EKG demonstrates ST depressions inferiorly and laterally. Pretty classic for an RCA lesion. Age, smoker, hyperlipidemia in a woman, with atypical presentations being “common”. It would be interesting to see the records that were available but not reviewed by the physician. A clear miss, bad outcome, and preventable. As an expert witness, this is one that I would not be a witness for the defense— I always tell the truth. As a plaintiffs witness, I would encourage them to take it to a jury trial, with the expectation that the big checkbook would roll out either immediately before trial or in the first day or two. Also curious as to the physician’s training, experience, and entire history. Unfortunately, I’ve seen too many cases mishandled by physicians who lacked the training and experience to be working in the environment they were in.
I'm not saying this to throw any training regimen under the bus but apparently was a surgeon in Europe, then came to the US and is board certified through American Board of Family Medicine.
ABFM :O
Thanks for the input. As expected. This would factor in heavily both on the expert testimony, and the cross of the defendant, if they chose to testify. The deposition would factor in heavily. Depending on how the deposition went, defense may just get their checkbook out then. Seen it happen.
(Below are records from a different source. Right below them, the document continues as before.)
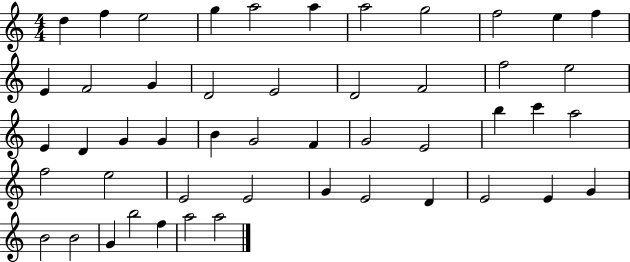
X:1
T:Untitled
M:4/4
L:1/4
K:C
d f e2 g a2 a a2 g2 f2 e f E F2 G D2 E2 D2 F2 f2 e2 E D G G B G2 F G2 E2 b c' a2 f2 e2 E2 E2 G E2 D E2 E G B2 B2 G b2 f a2 a2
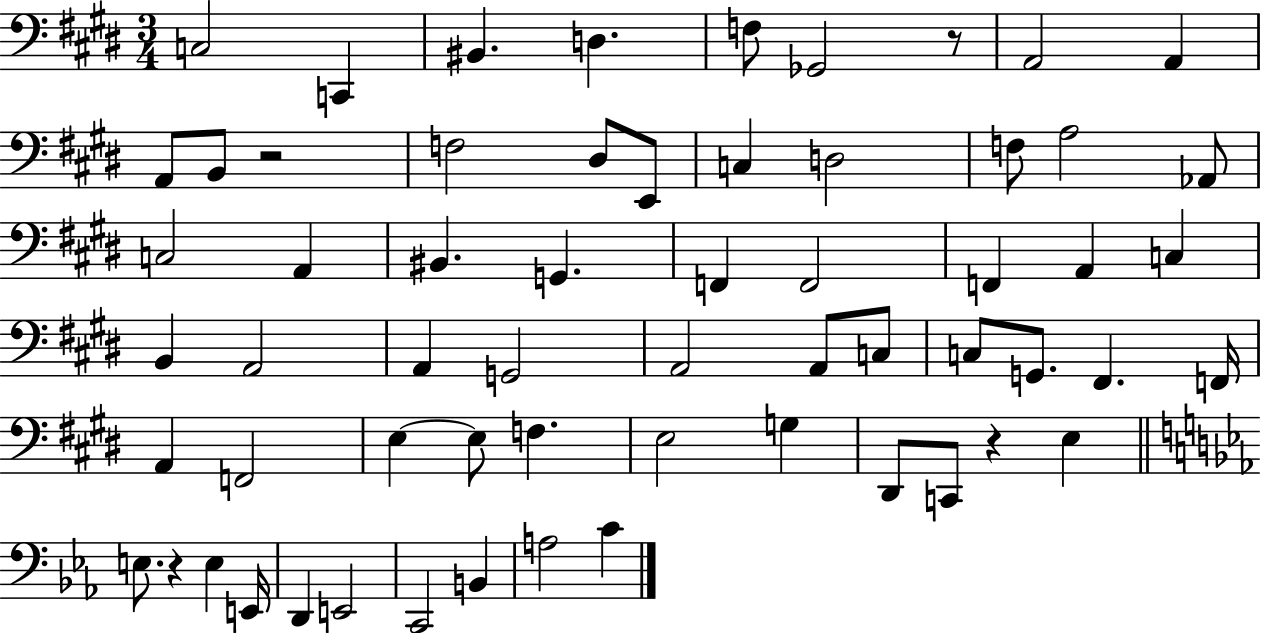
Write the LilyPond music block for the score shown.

I hope I would have ordered the 2nd EKG c R sided leads, based on aVR and V1 questionable elevations and the inf lat ischemia. Having just become an EMT, the mixed reports on their performance is interesting. Were the plaintiffs worried about a possible "empty chair" defense?
I'm not sure what the thinking was about the EMTs, it appears the main criticism was that the family didn't think they did things fast enough. Its not clear to me if that was a valid criticism or not. Unfortunately the lawsuit just hinted at it and didn't go into details, and they got dismissed before there was any additional info given in the court records.